Dans ce type de situations, il s'agit de prévoir rapidement une hospitalisation et de discuter l'indication du lieu de l'hospitalisation : médecine - psychiatrie.
Le sevrage en ambulatoire étant ici illusoire, il n'en demeure pas moins que l'on peut proposer un traitement provisoire qui aidera le patient à attendre son admission.
L'essentiel est de mettre en place un cadre thérapeutique cohérent. Les équipes doivent connaître les problèmes spécifiques posés par les toxicomanes afin d'y répondre de façon adaptée.

JM Piquet a décrit les quatre grandes fonctions du cadre :

- fonction protectrice (protéger les toxicomanes des produits, des tentations, des incursions de l'extérieur)
- fonction contenante (les toxicomanes vivent souvent l'hospitalisation pour sevrage comme un moment carcéral)
- fonction de stimulation
- fonction "pare-excitation".

Schématiquement, les sevrages de toxicomanes sans trouble majeur de la personnalité peuvent être réalisés dans des lits de médecine.

Les toxicomanes présentant des troubles de personnalité seront plus volontiers hospitalisés dans des unités psychiatriques formées à ce type de patients. Quoi qu'il en soit il faut souligner l'importance de la pluridisciplinarité des équipes, de la collaboration entre les structures intra et extra hospitalières et de la gestion coordonnée des situations individuelles.
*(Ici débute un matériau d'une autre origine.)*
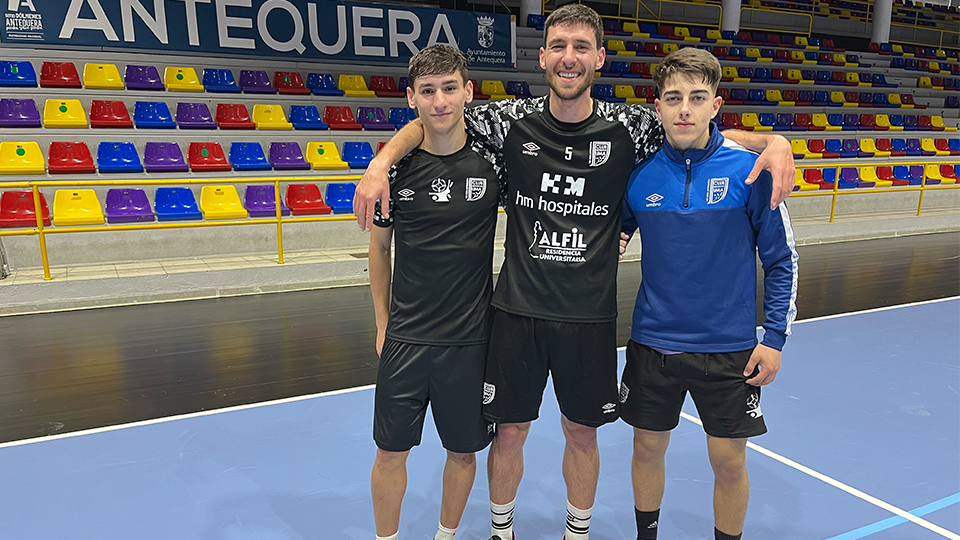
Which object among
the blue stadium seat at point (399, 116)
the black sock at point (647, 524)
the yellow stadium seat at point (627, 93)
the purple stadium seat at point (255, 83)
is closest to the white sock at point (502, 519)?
the black sock at point (647, 524)

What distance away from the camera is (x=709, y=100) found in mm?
2234

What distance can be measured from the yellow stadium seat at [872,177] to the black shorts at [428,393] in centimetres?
1332

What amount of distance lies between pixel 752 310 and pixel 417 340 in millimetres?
1234

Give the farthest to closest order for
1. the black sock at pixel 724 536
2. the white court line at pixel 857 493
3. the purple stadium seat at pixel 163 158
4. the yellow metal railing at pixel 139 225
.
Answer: the purple stadium seat at pixel 163 158
the yellow metal railing at pixel 139 225
the white court line at pixel 857 493
the black sock at pixel 724 536

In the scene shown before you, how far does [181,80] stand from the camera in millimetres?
9969

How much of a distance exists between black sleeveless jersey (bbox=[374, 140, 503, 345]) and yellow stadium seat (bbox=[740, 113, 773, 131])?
13114 millimetres

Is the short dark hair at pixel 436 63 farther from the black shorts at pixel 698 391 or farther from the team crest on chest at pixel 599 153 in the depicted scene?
the black shorts at pixel 698 391

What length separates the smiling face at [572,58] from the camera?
2209 millimetres

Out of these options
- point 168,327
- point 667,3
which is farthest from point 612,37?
point 168,327

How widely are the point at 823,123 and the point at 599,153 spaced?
49.3ft

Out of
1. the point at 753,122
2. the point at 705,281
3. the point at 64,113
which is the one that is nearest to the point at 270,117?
the point at 64,113

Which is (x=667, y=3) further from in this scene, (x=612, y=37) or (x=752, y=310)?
(x=752, y=310)

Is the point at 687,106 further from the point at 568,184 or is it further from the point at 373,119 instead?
the point at 373,119

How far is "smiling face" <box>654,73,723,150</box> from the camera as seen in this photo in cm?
220
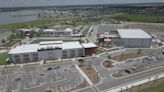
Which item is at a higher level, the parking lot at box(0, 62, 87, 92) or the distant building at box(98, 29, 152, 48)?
the distant building at box(98, 29, 152, 48)

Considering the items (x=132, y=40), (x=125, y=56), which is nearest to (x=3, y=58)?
(x=125, y=56)

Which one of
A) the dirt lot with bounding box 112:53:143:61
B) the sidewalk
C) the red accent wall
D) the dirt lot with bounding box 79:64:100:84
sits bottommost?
the sidewalk

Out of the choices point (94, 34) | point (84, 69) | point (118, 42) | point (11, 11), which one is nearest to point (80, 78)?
point (84, 69)

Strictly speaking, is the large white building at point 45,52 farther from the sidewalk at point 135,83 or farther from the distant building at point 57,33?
the distant building at point 57,33

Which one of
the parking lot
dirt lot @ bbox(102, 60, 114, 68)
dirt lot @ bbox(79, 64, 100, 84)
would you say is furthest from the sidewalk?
dirt lot @ bbox(102, 60, 114, 68)

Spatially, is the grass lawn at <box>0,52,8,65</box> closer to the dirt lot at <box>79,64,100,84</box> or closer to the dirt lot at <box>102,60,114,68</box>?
the dirt lot at <box>79,64,100,84</box>

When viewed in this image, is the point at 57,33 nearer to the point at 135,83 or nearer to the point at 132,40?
the point at 132,40

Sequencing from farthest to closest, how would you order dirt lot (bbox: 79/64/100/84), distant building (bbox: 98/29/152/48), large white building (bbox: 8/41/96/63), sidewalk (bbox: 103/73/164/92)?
distant building (bbox: 98/29/152/48) < large white building (bbox: 8/41/96/63) < dirt lot (bbox: 79/64/100/84) < sidewalk (bbox: 103/73/164/92)

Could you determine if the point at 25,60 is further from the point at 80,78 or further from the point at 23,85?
the point at 80,78

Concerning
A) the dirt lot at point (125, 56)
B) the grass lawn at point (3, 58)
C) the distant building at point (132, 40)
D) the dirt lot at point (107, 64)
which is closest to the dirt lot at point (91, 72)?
the dirt lot at point (107, 64)
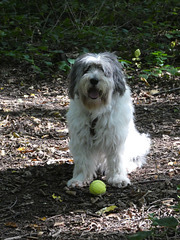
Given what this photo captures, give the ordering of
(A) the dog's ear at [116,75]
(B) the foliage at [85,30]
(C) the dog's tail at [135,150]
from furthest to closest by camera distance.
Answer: (B) the foliage at [85,30] → (C) the dog's tail at [135,150] → (A) the dog's ear at [116,75]

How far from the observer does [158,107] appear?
688 centimetres

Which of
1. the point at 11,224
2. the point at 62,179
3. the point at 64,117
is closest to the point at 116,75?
the point at 62,179

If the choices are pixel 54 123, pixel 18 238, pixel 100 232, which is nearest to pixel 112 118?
pixel 100 232

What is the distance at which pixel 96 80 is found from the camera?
3.87m

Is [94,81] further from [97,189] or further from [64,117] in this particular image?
[64,117]

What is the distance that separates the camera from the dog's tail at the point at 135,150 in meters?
4.60

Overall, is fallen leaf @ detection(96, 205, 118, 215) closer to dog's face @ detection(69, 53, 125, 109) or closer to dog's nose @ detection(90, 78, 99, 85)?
dog's face @ detection(69, 53, 125, 109)

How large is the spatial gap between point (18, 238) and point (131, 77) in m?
5.30

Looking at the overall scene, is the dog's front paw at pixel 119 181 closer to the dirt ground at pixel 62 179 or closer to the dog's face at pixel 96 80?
the dirt ground at pixel 62 179

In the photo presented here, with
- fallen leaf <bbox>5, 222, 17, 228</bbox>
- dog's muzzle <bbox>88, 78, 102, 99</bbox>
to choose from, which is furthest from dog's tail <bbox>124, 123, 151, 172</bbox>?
fallen leaf <bbox>5, 222, 17, 228</bbox>

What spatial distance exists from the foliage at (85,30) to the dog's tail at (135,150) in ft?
11.4

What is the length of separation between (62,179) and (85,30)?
5490 millimetres

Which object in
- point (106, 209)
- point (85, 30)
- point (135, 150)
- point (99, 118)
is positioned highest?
point (85, 30)

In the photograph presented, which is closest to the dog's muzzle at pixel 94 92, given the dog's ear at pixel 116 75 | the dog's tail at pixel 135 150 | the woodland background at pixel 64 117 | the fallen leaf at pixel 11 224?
the dog's ear at pixel 116 75
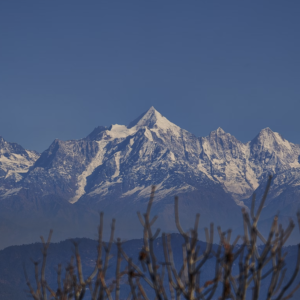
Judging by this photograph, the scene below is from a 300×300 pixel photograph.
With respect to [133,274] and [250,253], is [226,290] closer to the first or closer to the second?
[250,253]

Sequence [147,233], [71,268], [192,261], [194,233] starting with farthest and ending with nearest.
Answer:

Le sevrage-abstinence coexiste à présent avec des sevrages partiels ou encore sélectifs qui sont des étapes préalables à la maturation d'un projet thérapeutique qui tendrait vers l'abstinence.
Bien qu'il soit désacralisé ou desidéalisé, le moment du sevrage demeure un moment délicat. Il est la mise en acte du désir secret et ambivalent de tout toxicomane d'abandonner sa pharmacodépendance. Les produits de substitution d'une part et l'engouement pour les psychostimulants d'autre part modifient les indications comme le cadre des sevrages.
Il n'est pas exclu que les médecins, compte-tenu de l'importance des polytoxicomanies soient amenés de plus en plus à proposer des sevrages dits de régulation qui permettent d'améliorer la qualité de vie et l'abord psychologique de la pharmacodépendance.